Jim Linnell is a leather craftsman who has dedicated much of his life to the promotion of leather working as an art form.

Linnell was raised in southeastern Montana, where he was first introduced to leather working in an industrial arts class in Junior High. He enjoyed working with leather and began making small projects that he would sell to classmates at enough of a profit to buy a new tool or pattern. After high school, he worked at Boyd's Boot and Saddle in Miles City, Montana for several years, where he made custom leather goods and taught classes.

==Professional career==
He began working for Tandy Leather in 1978 and managed multiple stores with the chain during his career. In 1983, Linnell was recognized with the salesman's Victor Award by the Fort Worth Sales & Marketing Executives Association for leading sales gains and profit improvements in the 275-store retail chain.

He went on to serve as the president of Joshua's Christian bookstores in 1990, where he served for 7 years before they were purchased by Family Christian Stores. Linnell went on to pursue several entrepreneurial efforts, including founding Texas Wholesale Leather and helping build Hide Crafters Leather with George Hurst. He returned to Tandy Leather as Director of Operations in 2002. He later served as the National Advertising Manager for the brand, before retiring in April 2017.

During his tenure at Tandy Leather, Linnell dedicated much of his time to promoting leathercraft, having taught in 39 states, Europe, and England. He also developed a 4-H leathercraft program in Puerto Rico in collaboration with their Department of Agriculture. He also teaches a free annual class for youth at the Sheridan Leather show.

In 2017, Linnell retired from Tandy Leather and started Elktracks Studio Foundation, a non-profit organization dedicated to preserving the history of leathercraft through teaching, both online and in workshops around the world.
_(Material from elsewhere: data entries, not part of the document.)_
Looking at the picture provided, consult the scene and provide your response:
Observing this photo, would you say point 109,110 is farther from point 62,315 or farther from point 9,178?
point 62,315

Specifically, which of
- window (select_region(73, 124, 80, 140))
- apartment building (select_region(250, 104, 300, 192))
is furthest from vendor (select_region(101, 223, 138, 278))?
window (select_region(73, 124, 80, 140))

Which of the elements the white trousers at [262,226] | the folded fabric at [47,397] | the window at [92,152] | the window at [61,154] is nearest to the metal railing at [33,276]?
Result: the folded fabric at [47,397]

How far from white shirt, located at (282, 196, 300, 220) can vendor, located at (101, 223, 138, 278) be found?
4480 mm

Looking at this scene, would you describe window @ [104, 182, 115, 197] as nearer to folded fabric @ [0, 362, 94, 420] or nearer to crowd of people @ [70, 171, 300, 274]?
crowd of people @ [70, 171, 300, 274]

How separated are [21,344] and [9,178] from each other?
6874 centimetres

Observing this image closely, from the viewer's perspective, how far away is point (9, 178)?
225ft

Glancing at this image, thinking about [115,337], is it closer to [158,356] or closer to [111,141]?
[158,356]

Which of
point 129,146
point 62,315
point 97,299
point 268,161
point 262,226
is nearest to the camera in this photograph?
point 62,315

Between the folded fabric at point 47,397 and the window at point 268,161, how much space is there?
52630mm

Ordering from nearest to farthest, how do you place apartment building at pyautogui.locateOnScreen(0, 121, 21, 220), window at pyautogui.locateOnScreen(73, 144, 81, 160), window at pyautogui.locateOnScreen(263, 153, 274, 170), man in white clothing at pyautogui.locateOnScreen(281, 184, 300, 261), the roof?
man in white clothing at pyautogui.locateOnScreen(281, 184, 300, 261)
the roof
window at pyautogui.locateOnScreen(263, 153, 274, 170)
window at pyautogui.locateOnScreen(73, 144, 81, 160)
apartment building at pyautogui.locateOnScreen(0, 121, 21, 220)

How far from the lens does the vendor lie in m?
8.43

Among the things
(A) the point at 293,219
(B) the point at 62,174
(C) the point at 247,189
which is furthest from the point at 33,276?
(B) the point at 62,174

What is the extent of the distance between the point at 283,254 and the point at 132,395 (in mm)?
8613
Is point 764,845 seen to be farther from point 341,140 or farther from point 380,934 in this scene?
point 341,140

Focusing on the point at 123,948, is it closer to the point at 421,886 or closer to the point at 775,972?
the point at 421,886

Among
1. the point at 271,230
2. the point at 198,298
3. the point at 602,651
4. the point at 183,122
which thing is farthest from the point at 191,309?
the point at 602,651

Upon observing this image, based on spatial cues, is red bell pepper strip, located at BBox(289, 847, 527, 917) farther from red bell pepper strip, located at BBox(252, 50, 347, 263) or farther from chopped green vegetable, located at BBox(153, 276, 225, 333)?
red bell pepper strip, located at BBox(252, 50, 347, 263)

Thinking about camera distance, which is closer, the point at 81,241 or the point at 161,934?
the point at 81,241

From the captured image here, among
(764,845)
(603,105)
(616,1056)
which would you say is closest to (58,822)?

==Awards and achievements==
Linnell spent four months creating a leather piece that was signed by the cast of Lonesome Dove and auctioned for $28,000 at the Lonesome Dove Reunion Gala in Fort Worth, Texas. His efforts to help grow leathercraft have been recognized with the Al Stohlman Award for Achievement in Leathercraft in 2002, the Lifetime Achievement Award from the International Federation of Leather Guilds in 2006, and the Academy of Western Artists’ Master Leather Artisan award in 2013. In 2017, Linnell was commissioned by the AWA to create a leather portrait of Will Rogers for the cover of their annual awards show. His work has also been featured on numerous catalog, magazine, and album covers over the last 20 years.